The above-stated facts once again demonstrate that researches of the experience of functioning of the European Union under the condition of modernization and its legal nature are an important and actual issue. In the given context specific place is taken by one of the basic institutes of the European Union – the Court of EU (the European Court of Justice), providing judicial protection in realization of the European legal statements and being multifunctional body of justice, which is still insufficiently studied in scientific literature. The European Court of Justice represents a specific judicial system developed on the verge of international and internal laws of the states-members of EU, which, in its turn, possess independent sources and principles.
In this regard it is necessary to point out, that it is not possible to consider all aspects of activity of the European Court of Justice under the condition of modernization, which are greatly important in terms of legal maintenance of integration among the states of the European Union, within the single article. Therefore I would like to consider several aspects of the European Court of Justice purpose.

The legal basis of the function and activity of the European Court of Justice is formed of multilateral agreements, signing and validity inclusion of which corresponds to the traditionally accepted categories of the international agreements. Thereupon its initial task as of international regional court consisted of regulation of the eventual disputes between the states of the West European associations providing integration in various sectors of economy and encouraging further political integration. Meanwhile, its jurisdiction on variety of questions is an exclusive one, whereas its decisions for all trial sides are being obligatory.

At the same time, considering legal system of the European Union as being on the edge of both national and international law, and a wide range of powers given to the European Court of Justice by constituent agreements, it is necessary to note that its function and competence are not limited by the regulation of interstate disputes of merely economic and trade character. Actually, transnational judicial body of the Union synthesizes, apart of doctrine-type of international law designs, the main principles of national law and constitutional traditions, as well as judicial system; it also represents to a certain degree a symbiosis of the previous theoretical and practical experience of the state-participants. It is approved in variety of its function and competence which allow to reveal its distinctive features, as well as to highlight it among other international and regional courts.
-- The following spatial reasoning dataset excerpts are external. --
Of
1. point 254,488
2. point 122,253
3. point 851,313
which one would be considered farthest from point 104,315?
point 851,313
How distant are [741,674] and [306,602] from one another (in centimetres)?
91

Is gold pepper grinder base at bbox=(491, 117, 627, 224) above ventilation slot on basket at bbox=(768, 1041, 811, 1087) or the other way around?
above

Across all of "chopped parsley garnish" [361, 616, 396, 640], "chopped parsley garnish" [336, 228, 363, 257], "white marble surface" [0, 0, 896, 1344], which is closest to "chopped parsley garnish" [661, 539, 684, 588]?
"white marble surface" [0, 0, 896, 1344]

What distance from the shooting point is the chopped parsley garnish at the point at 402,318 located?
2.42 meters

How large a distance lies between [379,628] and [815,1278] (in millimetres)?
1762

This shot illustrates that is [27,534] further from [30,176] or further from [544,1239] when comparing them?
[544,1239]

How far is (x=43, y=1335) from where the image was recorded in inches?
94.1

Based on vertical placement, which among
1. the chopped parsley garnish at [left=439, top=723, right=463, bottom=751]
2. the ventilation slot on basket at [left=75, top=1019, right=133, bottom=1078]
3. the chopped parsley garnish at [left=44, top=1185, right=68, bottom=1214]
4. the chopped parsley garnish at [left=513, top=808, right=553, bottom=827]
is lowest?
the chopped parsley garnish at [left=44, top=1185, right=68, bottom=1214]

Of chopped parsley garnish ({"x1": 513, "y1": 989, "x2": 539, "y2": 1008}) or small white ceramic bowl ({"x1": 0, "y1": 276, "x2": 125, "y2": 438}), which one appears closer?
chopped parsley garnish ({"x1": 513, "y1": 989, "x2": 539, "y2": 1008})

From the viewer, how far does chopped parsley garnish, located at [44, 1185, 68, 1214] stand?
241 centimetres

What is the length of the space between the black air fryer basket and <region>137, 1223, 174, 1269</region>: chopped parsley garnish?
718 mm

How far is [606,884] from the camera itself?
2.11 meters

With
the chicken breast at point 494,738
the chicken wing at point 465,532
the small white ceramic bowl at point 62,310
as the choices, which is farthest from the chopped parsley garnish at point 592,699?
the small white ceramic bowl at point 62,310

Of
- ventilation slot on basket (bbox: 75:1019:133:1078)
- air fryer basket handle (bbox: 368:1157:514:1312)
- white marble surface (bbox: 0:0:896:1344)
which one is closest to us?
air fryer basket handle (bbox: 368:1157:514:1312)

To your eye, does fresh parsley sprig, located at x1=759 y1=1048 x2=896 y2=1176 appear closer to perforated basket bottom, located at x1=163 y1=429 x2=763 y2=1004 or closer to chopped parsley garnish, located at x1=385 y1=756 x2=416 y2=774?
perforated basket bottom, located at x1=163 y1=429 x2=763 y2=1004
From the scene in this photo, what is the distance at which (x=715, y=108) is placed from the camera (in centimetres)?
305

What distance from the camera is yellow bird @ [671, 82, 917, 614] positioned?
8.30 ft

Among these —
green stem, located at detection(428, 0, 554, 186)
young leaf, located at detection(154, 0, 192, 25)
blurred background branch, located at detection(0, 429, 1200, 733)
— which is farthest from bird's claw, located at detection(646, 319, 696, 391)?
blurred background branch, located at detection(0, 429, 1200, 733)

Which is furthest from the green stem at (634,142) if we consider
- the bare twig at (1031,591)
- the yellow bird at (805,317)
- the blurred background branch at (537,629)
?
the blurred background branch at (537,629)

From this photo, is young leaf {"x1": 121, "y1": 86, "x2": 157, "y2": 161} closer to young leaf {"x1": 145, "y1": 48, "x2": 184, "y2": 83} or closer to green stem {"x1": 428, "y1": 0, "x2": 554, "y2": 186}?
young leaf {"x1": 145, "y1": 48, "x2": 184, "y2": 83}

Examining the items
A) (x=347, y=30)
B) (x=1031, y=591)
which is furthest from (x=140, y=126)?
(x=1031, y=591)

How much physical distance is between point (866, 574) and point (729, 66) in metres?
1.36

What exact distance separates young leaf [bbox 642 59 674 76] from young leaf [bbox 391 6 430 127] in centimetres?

The key element in evolution of the created European legal system, as any national legal system, depends significantly on the organization of effective and adequate judicial control and availability of judicial protection which in general is capable to guarantee the maintenance of the given rights, to keep the established balance of transnational institutes’ interests, member-states and private (legal and physical) individuals, and to prevent or eliminate violations. The given principle is initially set into a basis of functioning of the European Court of Justice, which allows both to emphasize economic and political context of development of the European integration associations, and to give the chance to qualify them as legal community.

Besides, for the first period of its activity the great influence of the national right of the European countries is traced, and that was quite natural. Lately, as a result of its key role in interpretation of constituent contracts statements and other regulatory legal acts of the bodies of EU and its own gained practice, the European Court of Justice has shown direct influence on the decisions of interstate legal order of the European Union countries. Thereby it is possible to ascertain that EU Court, aimed to provide a uniform interpretation and application of norms of the European legislation, has transformed the European law into the effective tool of the European integration.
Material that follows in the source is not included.